--- Information shown ---
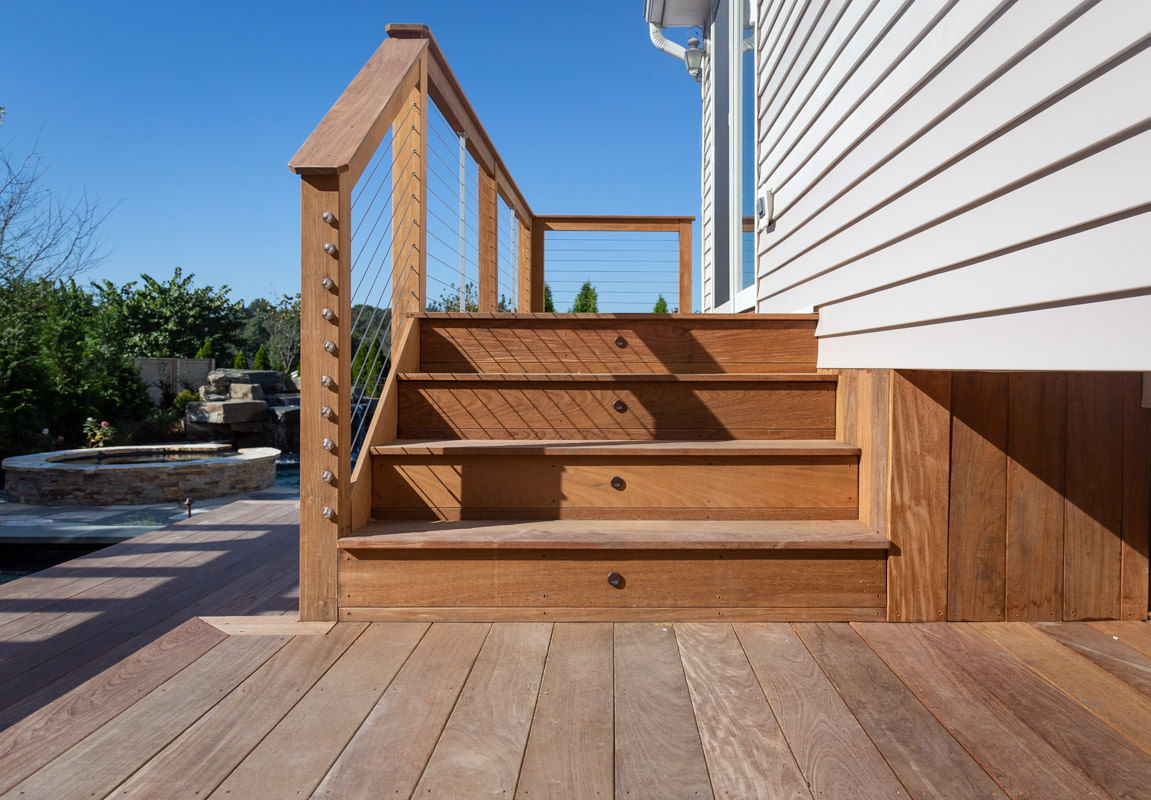 ipe deck with built-in step lights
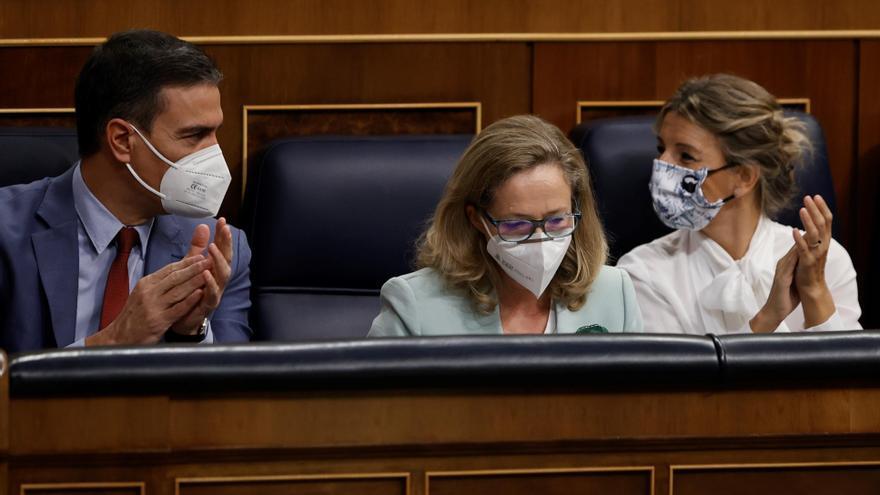 Pedro Sánchez, Nadia Calviño y Yolanda Díaz, en el Congreso.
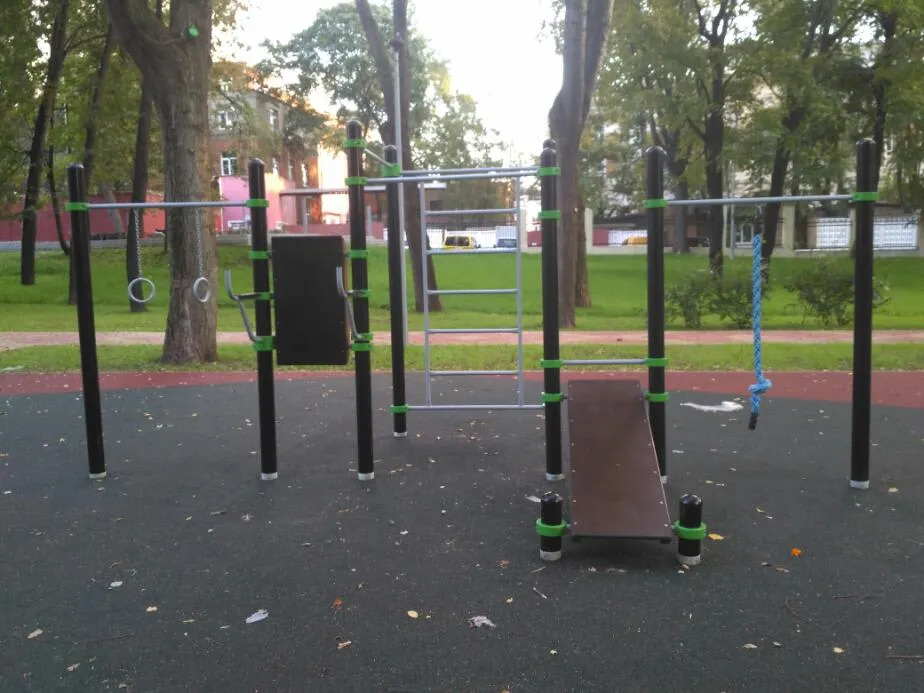 Klimmzugstange bei Calisthenics Park at Золоторожская набережная, Москва – Foto 1 von 2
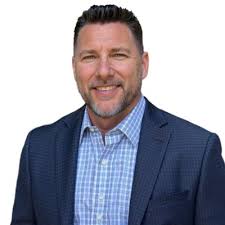 Thanks to Thurner Photography and the talented Becky Thurner-Braddock for  my new headshot...I was running with the old one from 2014 for a bit too  long.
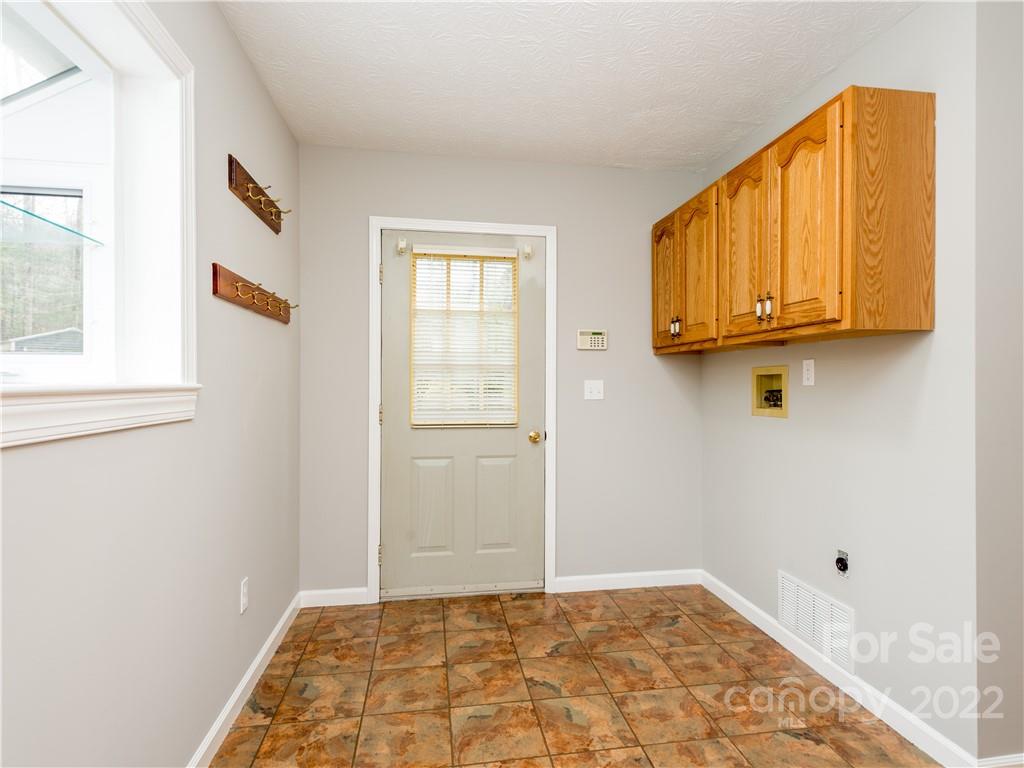 449 Holiday Drive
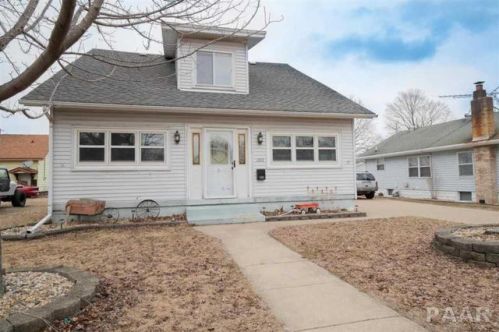 1303 State St, Pekin IL  61554-3675 exterior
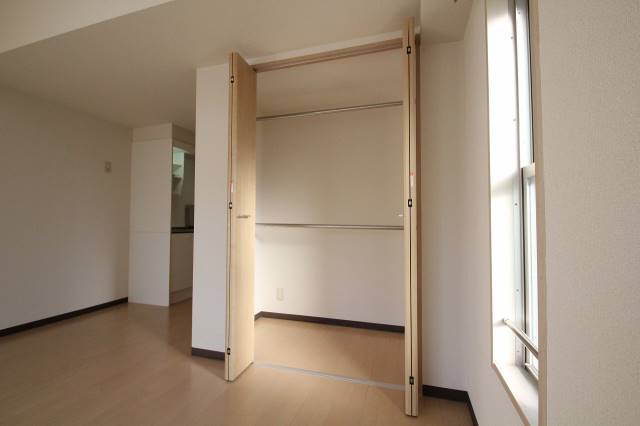 収納　※６０１号室内装写真参照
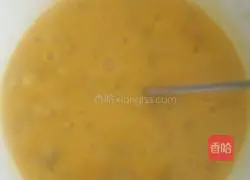 Illustration of how to make banana egg pancake 2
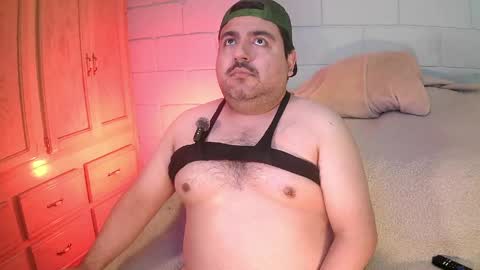 Snapshot of anuarfox chatting on May 2, 9:47 am AnuarFox online show from May 2, 9:47 am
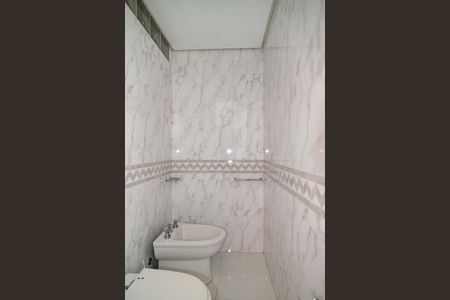 Apartamento para alugar com 150m², 2 quartos e sem vaga Apartamento para alugar com 150m², 2 quartos e sem vagaBanheiro da suíte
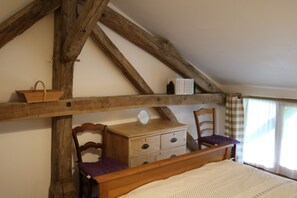 5 bedrooms, desk, iron/ironing board, travel cot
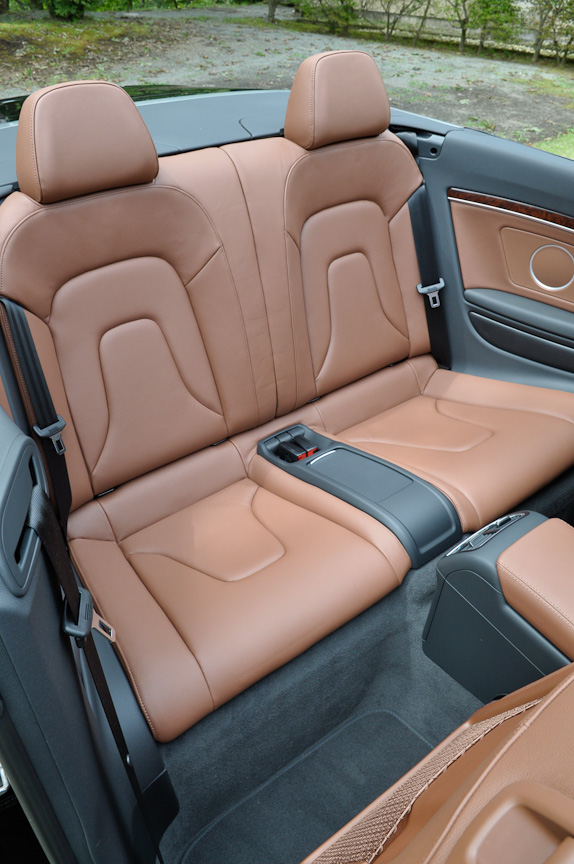 シートはミラノレザーを採用し、シート表面には温度上昇を抑える特殊コーティングが施される。カラーはブラック、シナモン、カルダモンベージュから選べる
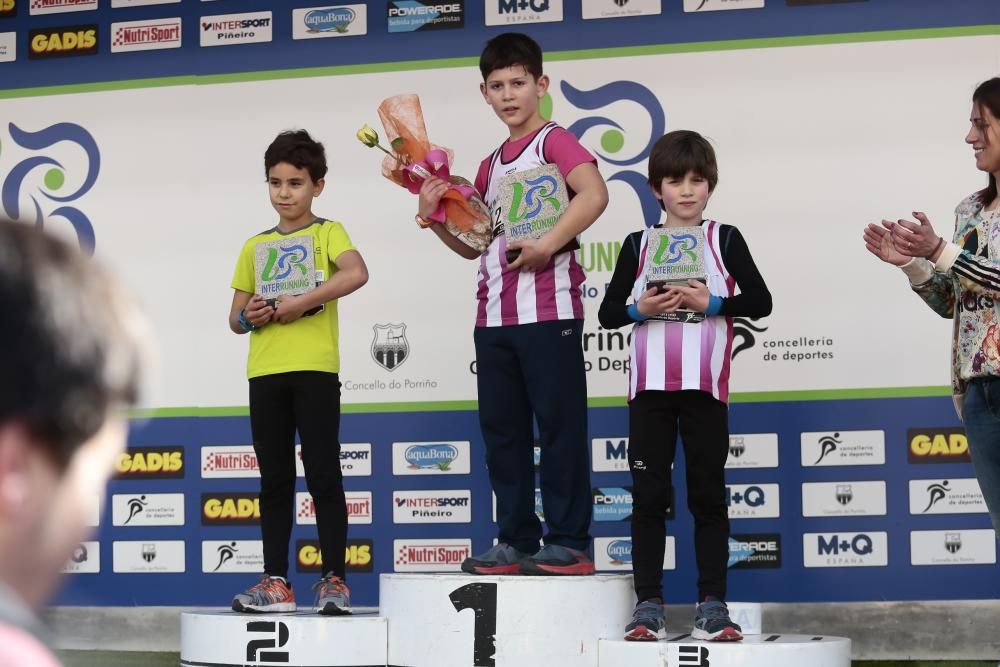 Más de dos mil deportistas corrieron esta mañana en la prueba que discurría por el centro de la ciudad del Louro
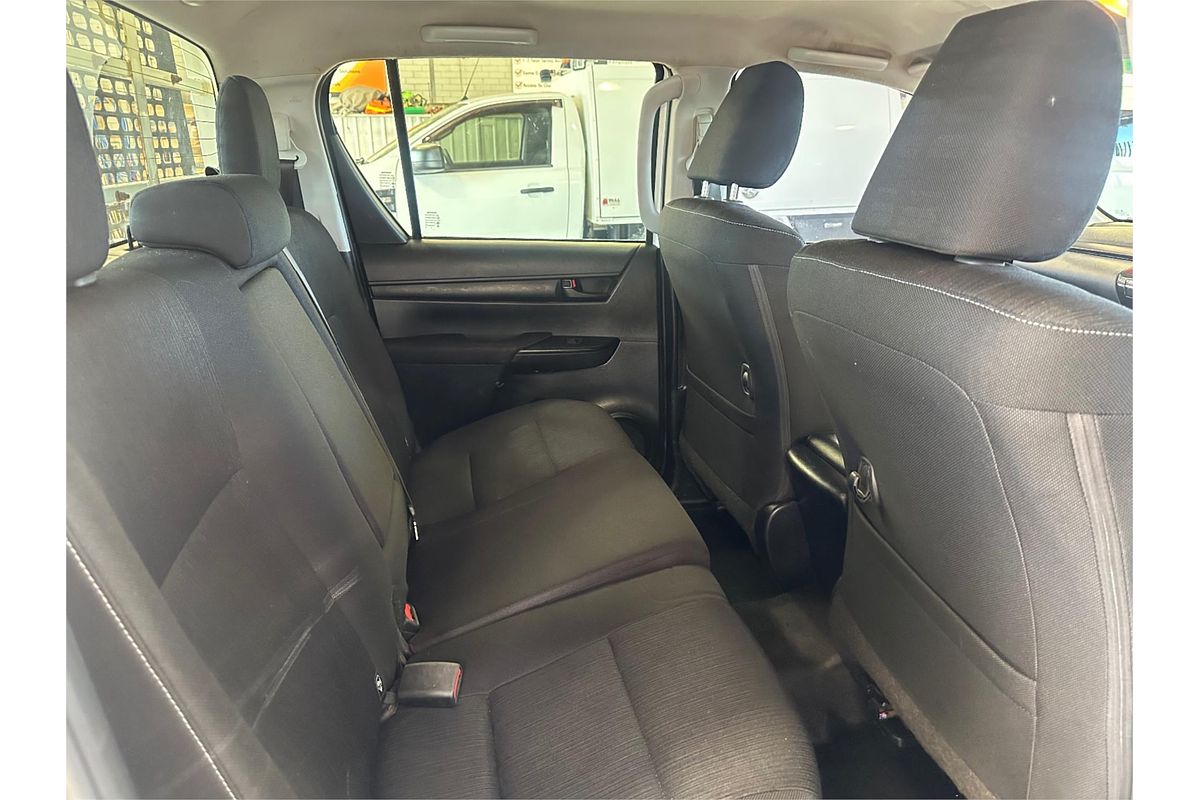 2020 Toyota Hilux SR GUN126R 4X4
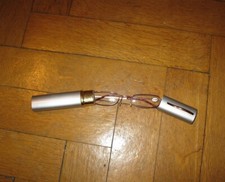 Extrem schmale Lesebrille mit je +1,50 Dioptrien, incl. Stecketui; platzsparend.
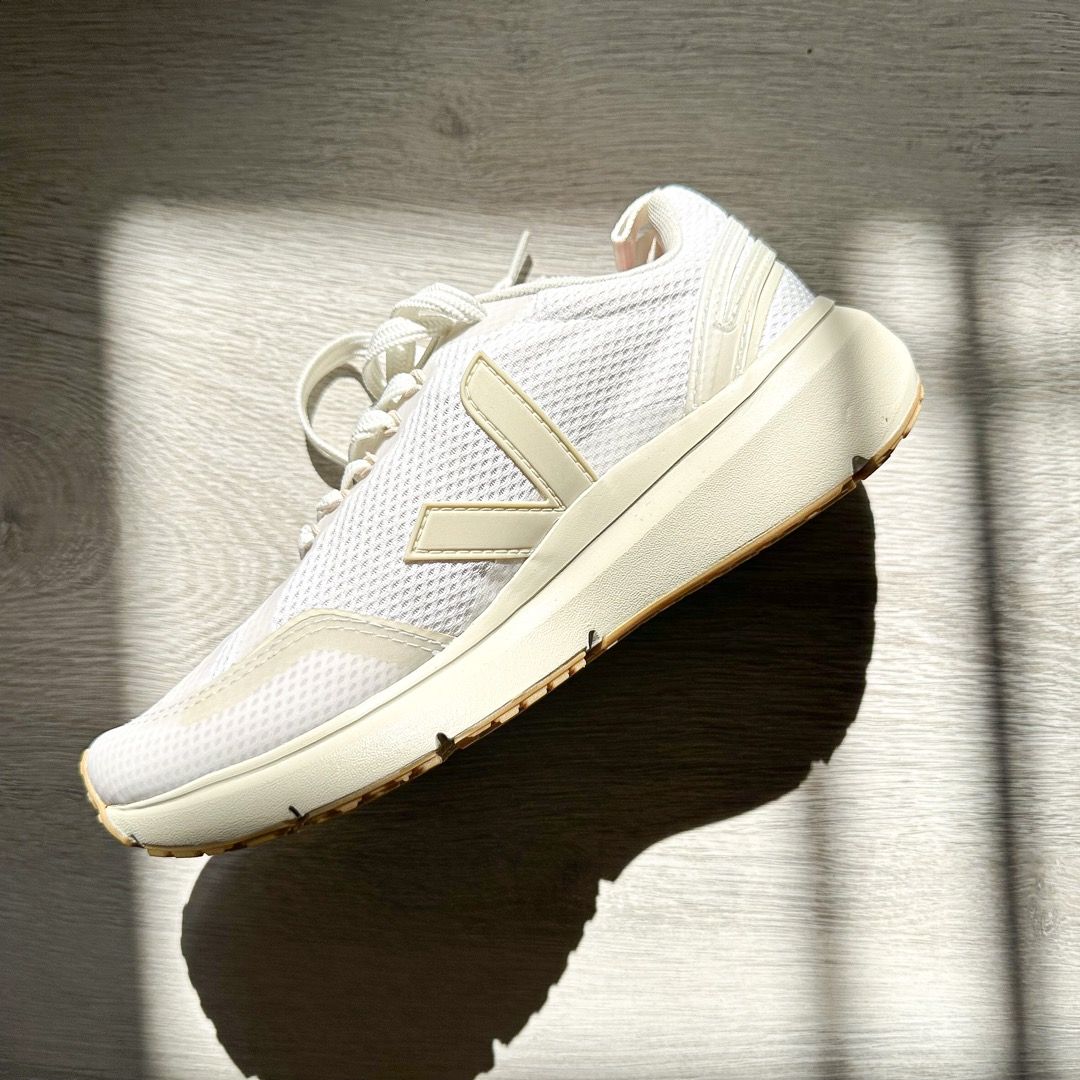 White sales grey trainers
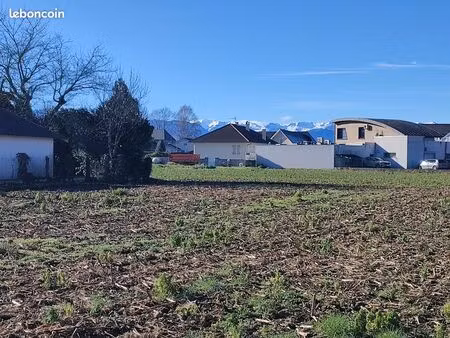 terrain viabilisé 840 m2 avec vue pyrénées - bordes (64510)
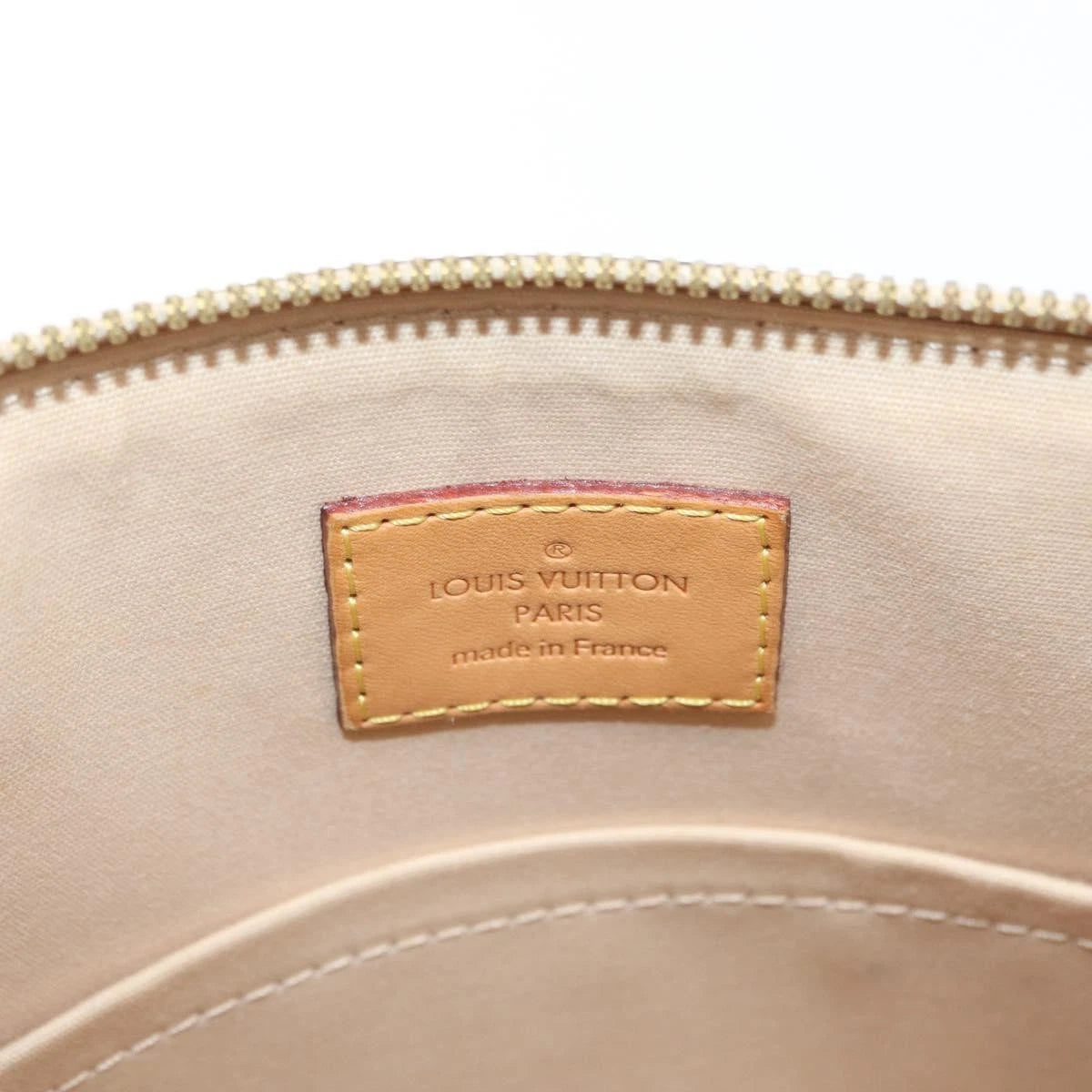 $1560 2014 LOUIS VUITTON Vernis Montebello PM Dune DR2194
---
[Required action]: Every line from the one containing "2020 Toyota Hilux SR GUN126R 4X4" to the final line of the records must be transcribed exactly, both ends included, with the pictures left out.

[Task result]:
 2020 Toyota Hilux SR GUN126R 4X4
 Extrem schmale Lesebrille mit je +1,50 Dioptrien, incl. Stecketui; platzsparend.
 White sales grey trainers
 terrain viabilisé 840 m2 avec vue pyrénées - bordes (64510)
 $1560 2014 LOUIS VUITTON Vernis Montebello PM Dune DR2194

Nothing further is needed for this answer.